> [Action item]: The listing is to be duplicated in full, exactly as written.

Start of Block

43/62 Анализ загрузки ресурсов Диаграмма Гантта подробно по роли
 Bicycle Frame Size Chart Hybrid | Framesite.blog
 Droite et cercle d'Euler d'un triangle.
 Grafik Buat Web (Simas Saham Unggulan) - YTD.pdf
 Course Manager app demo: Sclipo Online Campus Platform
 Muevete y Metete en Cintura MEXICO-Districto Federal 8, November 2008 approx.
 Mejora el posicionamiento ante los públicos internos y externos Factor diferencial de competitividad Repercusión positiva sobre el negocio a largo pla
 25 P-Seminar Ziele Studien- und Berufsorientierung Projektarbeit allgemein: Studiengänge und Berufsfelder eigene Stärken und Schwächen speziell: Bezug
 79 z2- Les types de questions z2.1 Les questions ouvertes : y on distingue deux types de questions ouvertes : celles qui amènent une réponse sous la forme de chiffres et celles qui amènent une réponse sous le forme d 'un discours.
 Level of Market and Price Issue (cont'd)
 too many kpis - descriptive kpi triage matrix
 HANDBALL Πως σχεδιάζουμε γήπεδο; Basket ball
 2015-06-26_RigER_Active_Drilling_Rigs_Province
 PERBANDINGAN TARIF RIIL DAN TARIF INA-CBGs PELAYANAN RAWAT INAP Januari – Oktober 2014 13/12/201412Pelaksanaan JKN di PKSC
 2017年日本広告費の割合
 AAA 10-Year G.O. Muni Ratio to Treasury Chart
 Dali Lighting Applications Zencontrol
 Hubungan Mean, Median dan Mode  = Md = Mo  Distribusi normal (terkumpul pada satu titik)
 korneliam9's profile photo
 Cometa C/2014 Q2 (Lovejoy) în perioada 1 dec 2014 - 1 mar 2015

End of Block

> [Written answer]:
43/62 Анализ загрузки ресурсов Диаграмма Гантта подробно по роли
 Bicycle Frame Size Chart Hybrid | Framesite.blog
 Droite et cercle d'Euler d'un triangle.
 Grafik Buat Web (Simas Saham Unggulan) - YTD.pdf
 Course Manager app demo: Sclipo Online Campus Platform
 Muevete y Metete en Cintura MEXICO-Districto Federal 8, November 2008 approx.
 Mejora el posicionamiento ante los públicos internos y externos Factor diferencial de competitividad Repercusión positiva sobre el negocio a largo pla
 25 P-Seminar Ziele Studien- und Berufsorientierung Projektarbeit allgemein: Studiengänge und Berufsfelder eigene Stärken und Schwächen speziell: Bezug
 79 z2- Les types de questions z2.1 Les questions ouvertes : y on distingue deux types de questions ouvertes : celles qui amènent une réponse sous la forme de chiffres et celles qui amènent une réponse sous le forme d 'un discours.
 Level of Market and Price Issue (cont'd)
 too many kpis - descriptive kpi triage matrix
 HANDBALL Πως σχεδιάζουμε γήπεδο; Basket ball
 2015-06-26_RigER_Active_Drilling_Rigs_Province
 PERBANDINGAN TARIF RIIL DAN TARIF INA-CBGs PELAYANAN RAWAT INAP Januari – Oktober 2014 13/12/201412Pelaksanaan JKN di PKSC
 2017年日本広告費の割合
 AAA 10-Year G.O. Muni Ratio to Treasury Chart
 Dali Lighting Applications Zencontrol
 Hubungan Mean, Median dan Mode  = Md = Mo  Distribusi normal (terkumpul pada satu titik)
 korneliam9's profile photo
 Cometa C/2014 Q2 (Lovejoy) în perioada 1 dec 2014 - 1 mar 2015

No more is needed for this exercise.